Gleichzeitig wird von Seiten der indischen Regierung weitere Kompromissbereitschaft gezeigt; so gibt es Anzeichen, dass der umstrittene „Armed Forces Special Powers Act“ in einigen ruhigeren Gebieten, einschließlich der Hauptstadt Srinagar, ausgesetzt werden soll. Das von Premierminister Singh geleitete „Cabinet Committee on Security“ (CCS) hat über das Wochenende einen 8-Punkte-Plan für Kaschmir beschlossen, der unter anderem den Beginn eines nachhaltigen Dialogprozesses mit allen Konfliktparteien und zusätzliche finanzielle Unterstützung seitens der Zentralregierung für den Ausbildungssektor in J&K beinhaltet. Darüber hinaus soll ein Plan zur Bekämpfung der hohen Jugendarbeitslosigkeit in Kaschmir erarbeitet werden.

Fazit und Ausblick

Die jüngste Eskalation in Kaschmir stellt die indische Regierung vor neue Herausforderungen und ist eine Bedrohung für die innere und zugleich äußere Sicherheit des Landes. Ungeachtet der internationalen Konfliktdimension um Kaschmir handelt es sich bei den aktuellen Ausschreitungen zunächst um die innerindische Konfliktebene. Wenn auch kritische Analysten, Beobachter und die Medien den jüngst initiierten Dialogprozess zwischen den Vertretern unterschiedlicher politischer Parteien und den konfligierenden Gruppierungen in Kaschmir größtenteils als ergebnislos und fehlgeschlagen interpretieren, so deutet sich mit den Beschlüssen des Kabinettkomittees, CCS, doch möglicherweise ein Paradigmenwechsel in der Politik der Zentralregierung gegenüber Kaschmir an.

Nach vielen Jahren ist es erstmals wieder zu Gesprächen auch mit den Separatistenführern gekommen. Dies bedeutet keine unmittelbare Konfliktlösung und wird auch die Rufe nach Selbstbestimmung nicht verstummen lassen. Vielmehr stehen die Zentralregierung und die Regionalregierung unter Führung von Chiefminister Omar Abdullah vor der Herausforderung, diese Gespräche zu institutionalisieren und somit einen dauerhaften und nachhaltigen Dialog zwischen den Konfliktparteien herzustellen.
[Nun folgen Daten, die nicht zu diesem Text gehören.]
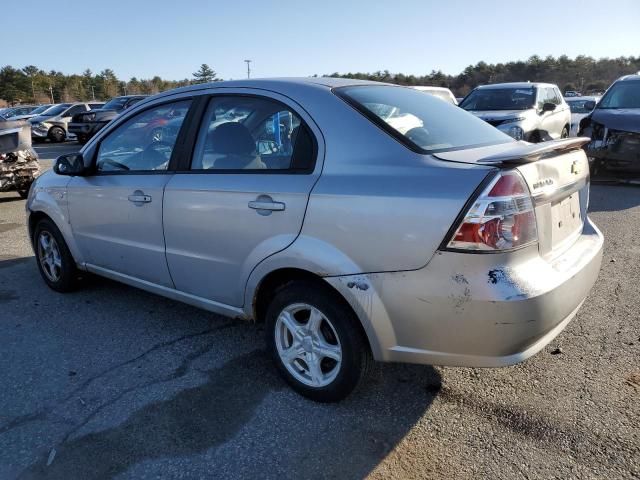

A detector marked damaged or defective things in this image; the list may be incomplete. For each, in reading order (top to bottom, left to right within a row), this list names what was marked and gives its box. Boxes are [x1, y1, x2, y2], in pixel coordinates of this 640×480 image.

damaged vehicle [0, 117, 39, 198]
damaged vehicle [580, 74, 640, 181]
damaged vehicle [27, 79, 604, 402]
Hinzu kommt, dass der Konflikt um Kaschmir seit Jahrzehnten das Verhältnis zwischen den beiden Nachbarn Indien und Pakistan belastet und spätestens seit 1998 ein erhebliches Sicherheitsrisiko für den gesamten südasiatischen Raum darstellt. Die indirekte Involvierung von China erhöht die Komplexität des Konflikts.

Alle Konfliktdimensionen – national wie bilateral bzw. international – sind eng miteinander verwoben. Der jüngste Wortwechsel zwischen indischen und pakistanischen Entscheidungsträgern bringt dies zum Ausdruck. Während Indiens Außenminister in der vergangenen Woche auf einer Auslandreise in New York erklärte, dass Jammu und Kaschmir eine „interne Angelegenheit Indiens“ sei und Pakistan aufforderte, die „illegale Besetzung“ einiger Gebiete des Bundesstaates zu beenden, erklärte Pakistan, dass es keine ergebnisorientierte Diskussion mit Indien geben können, solange Indien Kaschmir als integralen Bestandteil seines Territoriums betrachte.

Die Sicherheit Südasiens sowie die soziale und politische Kohäsion Indiens stehen mit der Auseinandersetzung über die Frage der regionalen Autonomie auf dem Spiel. Ein institutionalisierter Dialog der Konfliktparteien in Kaschmir mit der indischen Zentralregierung sowie die Wiederaufnahme eines konstruktiven, themenorientierten Dialogs zwischen Indien und Pakistan würden die Chancen auf eine dauerhafte Konfliktregelung erhöhen.